═════ Given records ═════

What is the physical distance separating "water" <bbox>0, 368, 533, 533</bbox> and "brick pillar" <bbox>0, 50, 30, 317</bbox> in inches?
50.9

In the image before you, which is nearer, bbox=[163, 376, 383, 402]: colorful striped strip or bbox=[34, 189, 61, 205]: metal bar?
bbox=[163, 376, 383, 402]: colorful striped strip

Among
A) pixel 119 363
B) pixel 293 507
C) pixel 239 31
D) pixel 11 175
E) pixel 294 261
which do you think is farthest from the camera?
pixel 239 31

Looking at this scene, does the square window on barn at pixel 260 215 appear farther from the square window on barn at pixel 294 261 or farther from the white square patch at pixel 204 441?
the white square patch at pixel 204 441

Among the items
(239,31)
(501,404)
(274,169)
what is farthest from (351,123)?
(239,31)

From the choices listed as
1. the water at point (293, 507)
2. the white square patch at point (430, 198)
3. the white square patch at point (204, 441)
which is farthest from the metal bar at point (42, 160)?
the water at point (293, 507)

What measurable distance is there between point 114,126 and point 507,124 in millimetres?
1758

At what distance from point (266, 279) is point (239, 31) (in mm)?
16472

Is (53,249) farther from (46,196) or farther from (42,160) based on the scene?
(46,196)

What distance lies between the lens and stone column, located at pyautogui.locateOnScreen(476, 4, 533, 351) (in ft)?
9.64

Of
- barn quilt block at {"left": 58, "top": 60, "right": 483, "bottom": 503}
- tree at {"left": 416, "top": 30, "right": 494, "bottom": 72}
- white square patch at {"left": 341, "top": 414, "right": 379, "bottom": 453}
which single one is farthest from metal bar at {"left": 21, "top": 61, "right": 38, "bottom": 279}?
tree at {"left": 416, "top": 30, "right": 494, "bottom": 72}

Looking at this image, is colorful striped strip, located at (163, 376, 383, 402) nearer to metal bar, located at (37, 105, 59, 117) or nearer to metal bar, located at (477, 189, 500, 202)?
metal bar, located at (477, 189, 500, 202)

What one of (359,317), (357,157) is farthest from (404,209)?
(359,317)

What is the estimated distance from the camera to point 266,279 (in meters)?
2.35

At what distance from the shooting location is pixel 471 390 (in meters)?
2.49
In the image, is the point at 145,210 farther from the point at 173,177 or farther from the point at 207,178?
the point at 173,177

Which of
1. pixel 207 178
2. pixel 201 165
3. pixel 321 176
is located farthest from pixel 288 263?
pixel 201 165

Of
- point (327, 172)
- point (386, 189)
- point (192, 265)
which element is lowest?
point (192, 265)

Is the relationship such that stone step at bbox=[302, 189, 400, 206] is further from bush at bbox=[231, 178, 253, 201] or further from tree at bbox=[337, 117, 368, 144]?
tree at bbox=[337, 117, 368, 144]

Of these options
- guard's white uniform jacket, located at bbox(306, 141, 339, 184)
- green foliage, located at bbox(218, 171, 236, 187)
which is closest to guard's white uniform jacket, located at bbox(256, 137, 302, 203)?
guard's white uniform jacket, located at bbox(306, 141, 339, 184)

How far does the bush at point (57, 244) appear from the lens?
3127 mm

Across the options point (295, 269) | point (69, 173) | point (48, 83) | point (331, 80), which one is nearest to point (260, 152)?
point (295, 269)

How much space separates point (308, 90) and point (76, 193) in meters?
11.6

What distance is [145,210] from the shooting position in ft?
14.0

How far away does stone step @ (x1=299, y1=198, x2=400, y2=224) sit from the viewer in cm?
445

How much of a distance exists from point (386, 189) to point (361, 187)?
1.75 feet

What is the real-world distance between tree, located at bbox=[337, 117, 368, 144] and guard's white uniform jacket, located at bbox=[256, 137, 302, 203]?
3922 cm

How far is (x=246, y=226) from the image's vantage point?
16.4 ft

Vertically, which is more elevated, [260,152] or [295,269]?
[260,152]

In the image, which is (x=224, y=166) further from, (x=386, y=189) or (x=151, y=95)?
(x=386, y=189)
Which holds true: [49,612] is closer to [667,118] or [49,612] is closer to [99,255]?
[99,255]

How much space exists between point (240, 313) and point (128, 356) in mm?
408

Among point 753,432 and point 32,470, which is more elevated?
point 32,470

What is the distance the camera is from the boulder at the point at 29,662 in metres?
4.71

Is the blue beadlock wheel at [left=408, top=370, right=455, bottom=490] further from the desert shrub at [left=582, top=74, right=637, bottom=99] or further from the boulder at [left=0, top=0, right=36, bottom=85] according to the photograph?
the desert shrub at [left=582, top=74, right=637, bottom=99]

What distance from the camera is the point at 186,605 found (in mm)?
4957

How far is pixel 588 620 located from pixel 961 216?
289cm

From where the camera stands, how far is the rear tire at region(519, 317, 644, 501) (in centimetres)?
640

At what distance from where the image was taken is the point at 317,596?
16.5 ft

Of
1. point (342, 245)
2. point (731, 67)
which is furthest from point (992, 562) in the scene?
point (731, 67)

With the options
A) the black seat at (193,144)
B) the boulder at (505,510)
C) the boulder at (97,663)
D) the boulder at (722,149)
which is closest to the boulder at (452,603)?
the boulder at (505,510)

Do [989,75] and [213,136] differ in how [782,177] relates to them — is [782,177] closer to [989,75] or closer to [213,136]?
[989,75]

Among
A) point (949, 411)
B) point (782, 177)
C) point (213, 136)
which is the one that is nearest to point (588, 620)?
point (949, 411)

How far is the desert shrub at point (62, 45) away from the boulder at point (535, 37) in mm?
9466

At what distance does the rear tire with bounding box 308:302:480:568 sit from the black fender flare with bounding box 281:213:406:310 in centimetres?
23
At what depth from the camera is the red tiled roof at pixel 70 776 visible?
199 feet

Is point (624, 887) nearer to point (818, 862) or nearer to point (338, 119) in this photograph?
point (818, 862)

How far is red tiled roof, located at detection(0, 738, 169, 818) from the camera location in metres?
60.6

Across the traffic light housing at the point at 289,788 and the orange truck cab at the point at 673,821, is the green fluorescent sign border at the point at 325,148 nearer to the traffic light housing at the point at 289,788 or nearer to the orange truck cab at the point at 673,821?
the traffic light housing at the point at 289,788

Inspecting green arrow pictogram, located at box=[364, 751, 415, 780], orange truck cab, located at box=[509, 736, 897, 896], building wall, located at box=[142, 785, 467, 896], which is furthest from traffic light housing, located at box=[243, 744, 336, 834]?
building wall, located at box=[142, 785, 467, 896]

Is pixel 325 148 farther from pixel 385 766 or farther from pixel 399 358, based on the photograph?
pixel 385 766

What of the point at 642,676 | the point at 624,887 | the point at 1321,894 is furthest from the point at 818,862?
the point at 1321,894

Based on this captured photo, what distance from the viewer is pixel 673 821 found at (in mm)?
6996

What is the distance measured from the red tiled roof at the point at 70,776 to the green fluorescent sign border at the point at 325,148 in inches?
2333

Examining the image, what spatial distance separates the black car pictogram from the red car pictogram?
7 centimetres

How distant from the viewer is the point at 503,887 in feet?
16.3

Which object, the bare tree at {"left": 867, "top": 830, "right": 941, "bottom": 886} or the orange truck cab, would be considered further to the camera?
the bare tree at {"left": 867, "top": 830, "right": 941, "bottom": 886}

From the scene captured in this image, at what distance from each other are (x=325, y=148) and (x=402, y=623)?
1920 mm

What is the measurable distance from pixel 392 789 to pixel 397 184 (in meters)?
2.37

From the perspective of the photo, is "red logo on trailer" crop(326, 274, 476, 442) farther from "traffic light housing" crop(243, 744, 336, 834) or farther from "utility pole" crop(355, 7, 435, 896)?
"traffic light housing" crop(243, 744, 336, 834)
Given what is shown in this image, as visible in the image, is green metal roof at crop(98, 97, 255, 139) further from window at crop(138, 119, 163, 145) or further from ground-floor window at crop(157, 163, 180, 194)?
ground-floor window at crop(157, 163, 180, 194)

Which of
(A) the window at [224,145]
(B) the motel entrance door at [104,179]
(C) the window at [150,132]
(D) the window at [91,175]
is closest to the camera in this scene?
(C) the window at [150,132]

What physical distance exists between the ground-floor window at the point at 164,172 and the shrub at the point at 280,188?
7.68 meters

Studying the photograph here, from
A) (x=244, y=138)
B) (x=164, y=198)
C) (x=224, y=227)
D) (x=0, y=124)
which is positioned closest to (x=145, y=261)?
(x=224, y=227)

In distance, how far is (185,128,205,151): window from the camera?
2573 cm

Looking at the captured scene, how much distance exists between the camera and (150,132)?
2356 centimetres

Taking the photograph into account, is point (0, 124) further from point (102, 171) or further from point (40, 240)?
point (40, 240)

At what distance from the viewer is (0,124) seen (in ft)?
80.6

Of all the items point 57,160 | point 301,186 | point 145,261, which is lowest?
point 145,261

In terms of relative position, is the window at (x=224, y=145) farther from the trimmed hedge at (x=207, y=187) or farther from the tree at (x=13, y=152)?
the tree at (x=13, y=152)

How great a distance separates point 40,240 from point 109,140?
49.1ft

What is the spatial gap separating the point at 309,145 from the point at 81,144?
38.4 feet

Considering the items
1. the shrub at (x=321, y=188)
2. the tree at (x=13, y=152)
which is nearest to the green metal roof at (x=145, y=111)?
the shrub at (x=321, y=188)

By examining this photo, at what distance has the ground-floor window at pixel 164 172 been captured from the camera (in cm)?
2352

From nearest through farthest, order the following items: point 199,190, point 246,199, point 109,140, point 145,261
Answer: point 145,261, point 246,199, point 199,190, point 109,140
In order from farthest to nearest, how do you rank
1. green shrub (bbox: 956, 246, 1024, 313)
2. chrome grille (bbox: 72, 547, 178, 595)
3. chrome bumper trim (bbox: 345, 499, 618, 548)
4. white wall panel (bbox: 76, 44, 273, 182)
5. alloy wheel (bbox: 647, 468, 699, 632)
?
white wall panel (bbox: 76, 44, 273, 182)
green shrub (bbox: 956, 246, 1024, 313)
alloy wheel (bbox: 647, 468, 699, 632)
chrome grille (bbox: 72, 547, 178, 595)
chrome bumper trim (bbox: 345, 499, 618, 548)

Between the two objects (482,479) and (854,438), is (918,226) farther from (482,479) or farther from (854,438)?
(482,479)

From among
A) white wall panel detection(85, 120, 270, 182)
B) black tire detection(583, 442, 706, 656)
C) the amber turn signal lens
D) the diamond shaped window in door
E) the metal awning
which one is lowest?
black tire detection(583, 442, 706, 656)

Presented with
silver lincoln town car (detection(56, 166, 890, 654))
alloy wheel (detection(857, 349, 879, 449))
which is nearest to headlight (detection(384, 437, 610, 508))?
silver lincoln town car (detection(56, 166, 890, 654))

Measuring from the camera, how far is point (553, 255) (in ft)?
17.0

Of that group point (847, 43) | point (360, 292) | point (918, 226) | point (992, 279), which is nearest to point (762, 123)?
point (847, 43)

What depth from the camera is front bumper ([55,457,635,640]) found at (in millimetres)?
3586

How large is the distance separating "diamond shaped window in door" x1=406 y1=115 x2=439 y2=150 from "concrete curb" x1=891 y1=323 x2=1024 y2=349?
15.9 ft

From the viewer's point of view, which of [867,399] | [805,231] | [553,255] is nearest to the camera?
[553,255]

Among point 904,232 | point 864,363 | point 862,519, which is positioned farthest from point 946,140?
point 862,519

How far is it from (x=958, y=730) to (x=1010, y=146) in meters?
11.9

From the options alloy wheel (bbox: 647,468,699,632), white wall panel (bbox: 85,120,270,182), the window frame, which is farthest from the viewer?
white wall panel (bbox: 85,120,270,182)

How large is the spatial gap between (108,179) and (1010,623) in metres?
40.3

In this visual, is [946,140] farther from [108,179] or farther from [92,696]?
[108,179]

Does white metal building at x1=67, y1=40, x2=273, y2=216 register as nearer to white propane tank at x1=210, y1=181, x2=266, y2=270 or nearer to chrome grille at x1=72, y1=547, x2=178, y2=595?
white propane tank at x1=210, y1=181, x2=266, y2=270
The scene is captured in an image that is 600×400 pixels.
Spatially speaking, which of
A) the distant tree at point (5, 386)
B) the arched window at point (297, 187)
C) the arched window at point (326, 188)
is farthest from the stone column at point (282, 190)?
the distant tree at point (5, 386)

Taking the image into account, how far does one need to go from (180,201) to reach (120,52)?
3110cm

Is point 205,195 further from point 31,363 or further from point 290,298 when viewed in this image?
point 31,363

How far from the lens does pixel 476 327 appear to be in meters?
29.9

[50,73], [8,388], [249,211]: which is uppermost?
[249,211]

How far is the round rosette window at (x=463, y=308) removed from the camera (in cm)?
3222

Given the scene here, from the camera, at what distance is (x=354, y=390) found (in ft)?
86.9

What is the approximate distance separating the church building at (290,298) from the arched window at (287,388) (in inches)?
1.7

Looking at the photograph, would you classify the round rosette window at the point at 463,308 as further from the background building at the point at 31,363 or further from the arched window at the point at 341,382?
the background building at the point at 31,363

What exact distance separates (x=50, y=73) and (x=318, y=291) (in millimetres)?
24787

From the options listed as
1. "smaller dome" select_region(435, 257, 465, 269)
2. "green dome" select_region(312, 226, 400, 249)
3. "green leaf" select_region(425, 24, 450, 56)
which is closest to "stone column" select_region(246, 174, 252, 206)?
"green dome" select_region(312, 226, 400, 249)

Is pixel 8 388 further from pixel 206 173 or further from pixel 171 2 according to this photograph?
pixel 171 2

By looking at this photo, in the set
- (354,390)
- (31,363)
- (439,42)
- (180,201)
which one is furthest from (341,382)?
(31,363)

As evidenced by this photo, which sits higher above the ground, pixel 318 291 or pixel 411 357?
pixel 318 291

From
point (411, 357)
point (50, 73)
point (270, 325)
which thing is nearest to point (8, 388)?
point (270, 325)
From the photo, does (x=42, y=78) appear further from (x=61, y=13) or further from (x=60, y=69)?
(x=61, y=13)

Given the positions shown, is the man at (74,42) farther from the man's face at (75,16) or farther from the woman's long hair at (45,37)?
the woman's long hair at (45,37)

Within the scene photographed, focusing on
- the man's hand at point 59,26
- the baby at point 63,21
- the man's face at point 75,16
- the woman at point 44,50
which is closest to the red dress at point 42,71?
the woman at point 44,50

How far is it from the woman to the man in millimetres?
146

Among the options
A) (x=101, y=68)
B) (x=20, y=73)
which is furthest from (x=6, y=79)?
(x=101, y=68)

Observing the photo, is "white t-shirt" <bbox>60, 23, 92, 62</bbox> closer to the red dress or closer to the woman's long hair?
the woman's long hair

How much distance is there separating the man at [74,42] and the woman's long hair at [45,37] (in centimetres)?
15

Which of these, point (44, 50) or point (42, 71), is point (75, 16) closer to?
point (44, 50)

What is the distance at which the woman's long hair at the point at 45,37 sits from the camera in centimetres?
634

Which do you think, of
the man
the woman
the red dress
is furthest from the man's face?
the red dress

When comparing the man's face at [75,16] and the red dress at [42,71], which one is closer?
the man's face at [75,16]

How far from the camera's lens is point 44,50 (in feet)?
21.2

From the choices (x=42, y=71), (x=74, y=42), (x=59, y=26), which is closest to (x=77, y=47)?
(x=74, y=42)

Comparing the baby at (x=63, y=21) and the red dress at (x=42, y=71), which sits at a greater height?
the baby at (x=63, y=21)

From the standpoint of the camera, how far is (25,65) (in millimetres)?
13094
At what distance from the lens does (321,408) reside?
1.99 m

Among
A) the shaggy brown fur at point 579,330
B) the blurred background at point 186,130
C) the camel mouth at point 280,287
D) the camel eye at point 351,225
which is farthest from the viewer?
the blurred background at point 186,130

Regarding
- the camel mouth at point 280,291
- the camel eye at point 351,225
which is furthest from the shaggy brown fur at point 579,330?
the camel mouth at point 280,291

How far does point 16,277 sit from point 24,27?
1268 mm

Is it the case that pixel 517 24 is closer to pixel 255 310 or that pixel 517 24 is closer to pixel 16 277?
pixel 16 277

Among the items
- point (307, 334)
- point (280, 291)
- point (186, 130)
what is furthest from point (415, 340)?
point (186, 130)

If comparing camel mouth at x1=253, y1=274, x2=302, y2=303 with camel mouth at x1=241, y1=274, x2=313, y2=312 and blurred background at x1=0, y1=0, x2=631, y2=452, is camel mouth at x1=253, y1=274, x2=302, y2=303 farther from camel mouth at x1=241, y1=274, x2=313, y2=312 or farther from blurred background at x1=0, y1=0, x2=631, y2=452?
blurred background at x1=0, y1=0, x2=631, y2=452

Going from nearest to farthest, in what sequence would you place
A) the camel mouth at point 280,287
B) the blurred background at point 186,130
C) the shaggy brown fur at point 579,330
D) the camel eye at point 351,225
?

═════

**Requirement**
Give the lines from the one containing "How far does point" through the end of the records as a JSON list of strings, one string per line, with blank lines left out.

**Problem solution**
[
  "How far does point 16,277 sit from point 24,27?",
  "1268 mm",
  "Is it the case that pixel 517 24 is closer to pixel 255 310 or that pixel 517 24 is closer to pixel 16 277?",
  "pixel 16 277",
  "Among the items",
  "- point (307, 334)",
  "- point (280, 291)",
  "- point (186, 130)",
  "what is furthest from point (415, 340)?",
  "point (186, 130)",
  "If comparing camel mouth at x1=253, y1=274, x2=302, y2=303 with camel mouth at x1=241, y1=274, x2=313, y2=312 and blurred background at x1=0, y1=0, x2=631, y2=452, is camel mouth at x1=253, y1=274, x2=302, y2=303 farther from camel mouth at x1=241, y1=274, x2=313, y2=312 or farther from blurred background at x1=0, y1=0, x2=631, y2=452?",
  "blurred background at x1=0, y1=0, x2=631, y2=452",
  "Going from nearest to farthest, in what sequence would you place",
  "A) the camel mouth at point 280,287",
  "B) the blurred background at point 186,130",
  "C) the shaggy brown fur at point 579,330",
  "D) the camel eye at point 351,225",
  "?"
]